Extracted records ->
%%
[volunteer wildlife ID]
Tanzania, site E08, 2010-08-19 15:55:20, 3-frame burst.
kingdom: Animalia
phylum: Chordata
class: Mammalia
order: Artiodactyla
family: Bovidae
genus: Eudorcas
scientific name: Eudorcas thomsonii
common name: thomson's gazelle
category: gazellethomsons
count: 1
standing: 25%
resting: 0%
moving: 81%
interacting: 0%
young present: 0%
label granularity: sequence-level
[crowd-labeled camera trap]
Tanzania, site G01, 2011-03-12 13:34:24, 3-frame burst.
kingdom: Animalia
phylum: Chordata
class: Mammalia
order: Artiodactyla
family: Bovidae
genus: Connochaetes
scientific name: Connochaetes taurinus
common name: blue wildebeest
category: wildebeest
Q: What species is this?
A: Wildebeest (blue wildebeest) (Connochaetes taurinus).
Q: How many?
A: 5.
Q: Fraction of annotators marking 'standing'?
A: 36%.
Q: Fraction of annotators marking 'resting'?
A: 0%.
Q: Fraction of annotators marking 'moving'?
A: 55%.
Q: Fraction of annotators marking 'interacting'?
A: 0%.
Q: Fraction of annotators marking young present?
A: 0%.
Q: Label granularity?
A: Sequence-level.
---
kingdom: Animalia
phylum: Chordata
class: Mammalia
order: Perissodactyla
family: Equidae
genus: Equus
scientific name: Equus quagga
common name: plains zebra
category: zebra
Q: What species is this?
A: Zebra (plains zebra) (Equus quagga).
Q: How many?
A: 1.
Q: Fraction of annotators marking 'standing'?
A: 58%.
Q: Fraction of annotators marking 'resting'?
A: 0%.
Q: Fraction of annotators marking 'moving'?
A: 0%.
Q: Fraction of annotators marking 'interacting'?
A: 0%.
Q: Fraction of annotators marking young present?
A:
%%
Instructions to follow ->
The records above are to be copied out exactly, line for line.

Reply ->
[volunteer wildlife ID]
Tanzania, site E08, 2010-08-19 15:55:20, 3-frame burst.
kingdom: Animalia
phylum: Chordata
class: Mammalia
order: Artiodactyla
family: Bovidae
genus: Eudorcas
scientific name: Eudorcas thomsonii
common name: thomson's gazelle
category: gazellethomsons
count: 1
standing: 25%
resting: 0%
moving: 81%
interacting: 0%
young present: 0%
label granularity: sequence-level
[crowd-labeled camera trap]
Tanzania, site G01, 2011-03-12 13:34:24, 3-frame burst.
kingdom: Animalia
phylum: Chordata
class: Mammalia
order: Artiodactyla
family: Bovidae
genus: Connochaetes
scientific name: Connochaetes taurinus
common name: blue wildebeest
category: wildebeest
Q: What species is this?
A: Wildebeest (blue wildebeest) (Connochaetes taurinus).
Q: How many?
A: 5.
Q: Fraction of annotators marking 'standing'?
A: 36%.
Q: Fraction of annotators marking 'resting'?
A: 0%.
Q: Fraction of annotators marking 'moving'?
A: 55%.
Q: Fraction of annotators marking 'interacting'?
A: 0%.
Q: Fraction of annotators marking young present?
A: 0%.
Q: Label granularity?
A: Sequence-level.
---
kingdom: Animalia
phylum: Chordata
class: Mammalia
order: Perissodactyla
family: Equidae
genus: Equus
scientific name: Equus quagga
common name: plains zebra
category: zebra
Q: What species is this?
A: Zebra (plains zebra) (Equus quagga).
Q: How many?
A: 1.
Q: Fraction of annotators marking 'standing'?
A: 58%.
Q: Fraction of annotators marking 'resting'?
A: 0%.
Q: Fraction of annotators marking 'moving'?
A: 0%.
Q: Fraction of annotators marking 'interacting'?
A: 0%.
Q: Fraction of annotators marking young present?
A:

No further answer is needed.